**What the task requires:** In your copy, include every record exactly and no pictures.

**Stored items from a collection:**

◇ ◇ ◇ ◇ ◇

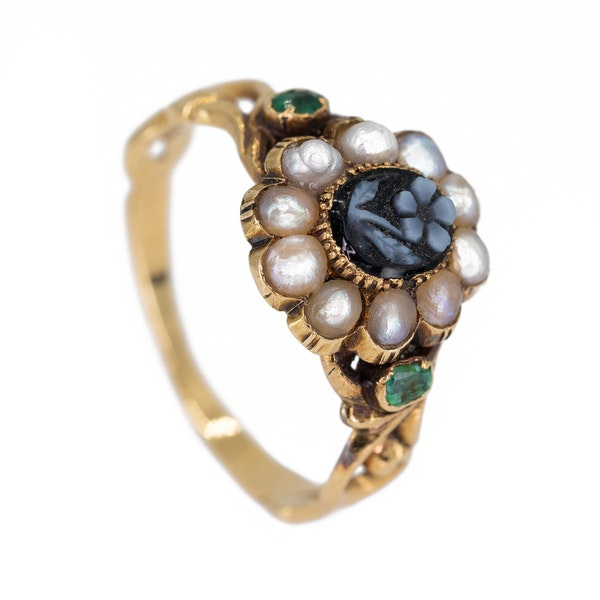 Georgian  2 colour cameo and pearl cluster ring - image 2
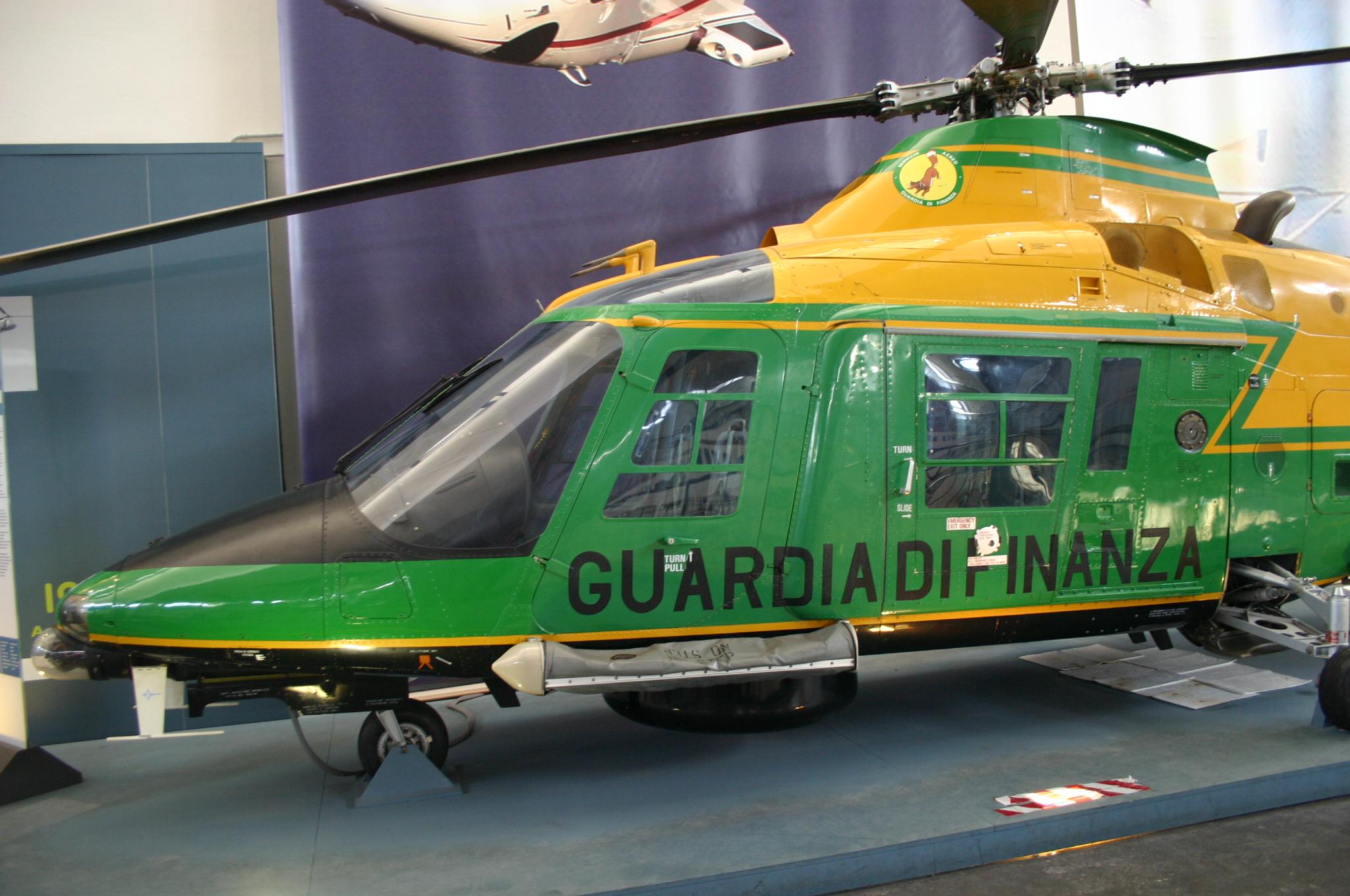 Elicottero Milano : File:9975 milano museo scienza elicottero augusta a 109 1985
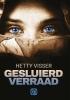 <b>Hetty  Visser</b>,Gesluierd verraad - grote letter uitgave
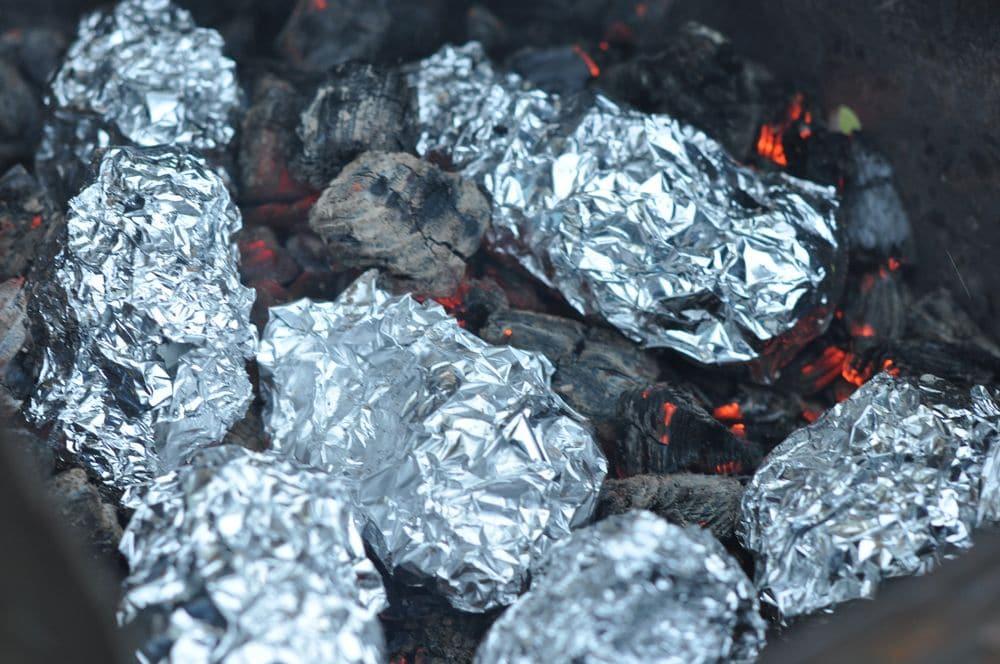 Картофель в фольге запеченный на углях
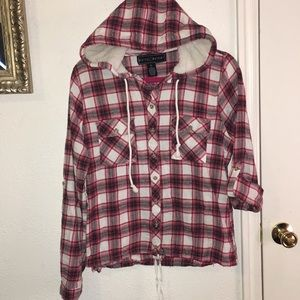🌀Red and white flannel top w furry hood Sz XL Jrs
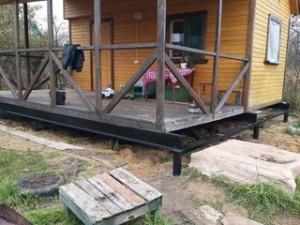 Поднятие дома на винтовые сваи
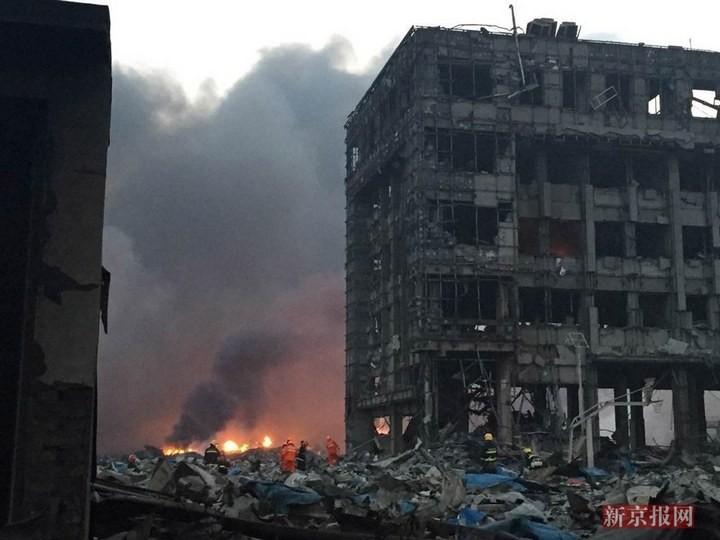Последствия взрывов в китайском городе Тяньцзине (6)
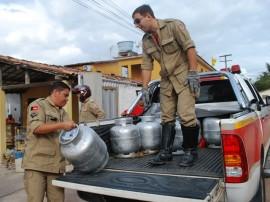 08.11.12 Bombeiros Apreensão de Botijão_Fotos Evandro (2)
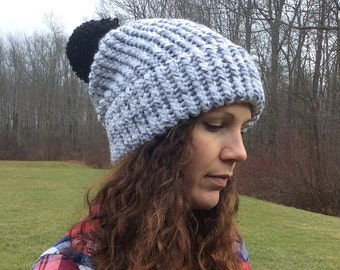 Slouch Hat Marble with Black Pompom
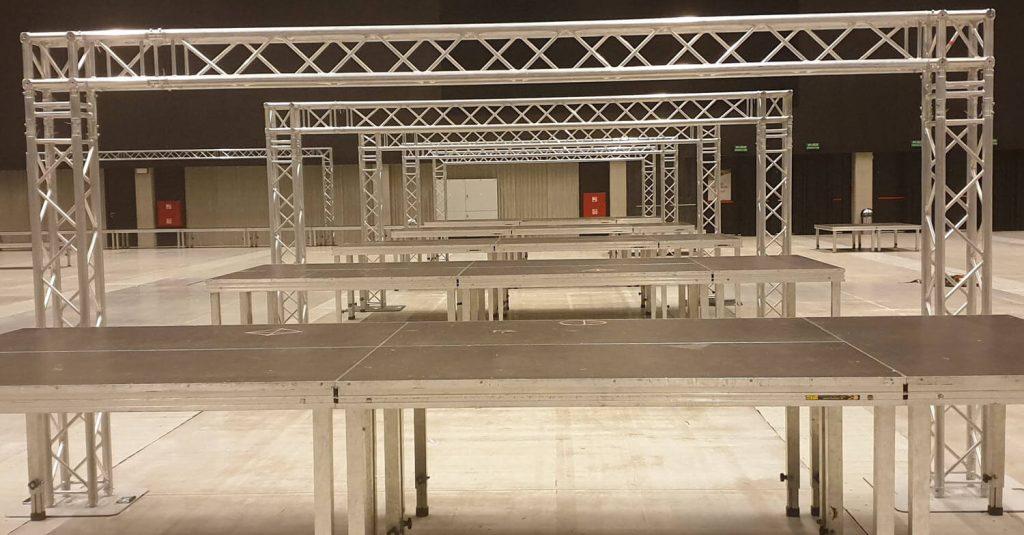 kratownica aluminiowa quadro system w kształcie bramki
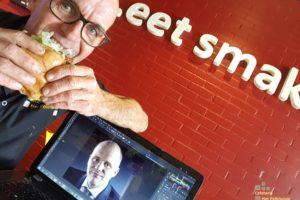 Eigen hamburger voor burgemeester Winterswijk bij Het Pelkhuisje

◇ ◇ ◇ ◇ ◇

**Response area:**
 Georgian  2 colour cameo and pearl cluster ring - image 2
 Elicottero Milano : File:9975 milano museo scienza elicottero augusta a 109 1985
 <b>Hetty  Visser</b>,Gesluierd verraad - grote letter uitgave
 Картофель в фольге запеченный на углях
🌀Red and white flannel top w furry hood Sz XL Jrs
 Поднятие дома на винтовые сваи
Последствия взрывов в китайском городе Тяньцзине (6)
 08.11.12 Bombeiros Apreensão de Botijão_Fotos Evandro (2)
 Slouch Hat Marble with Black Pompom
 kratownica aluminiowa quadro system w kształcie bramki
 Eigen hamburger voor burgemeester Winterswijk bij Het Pelkhuisje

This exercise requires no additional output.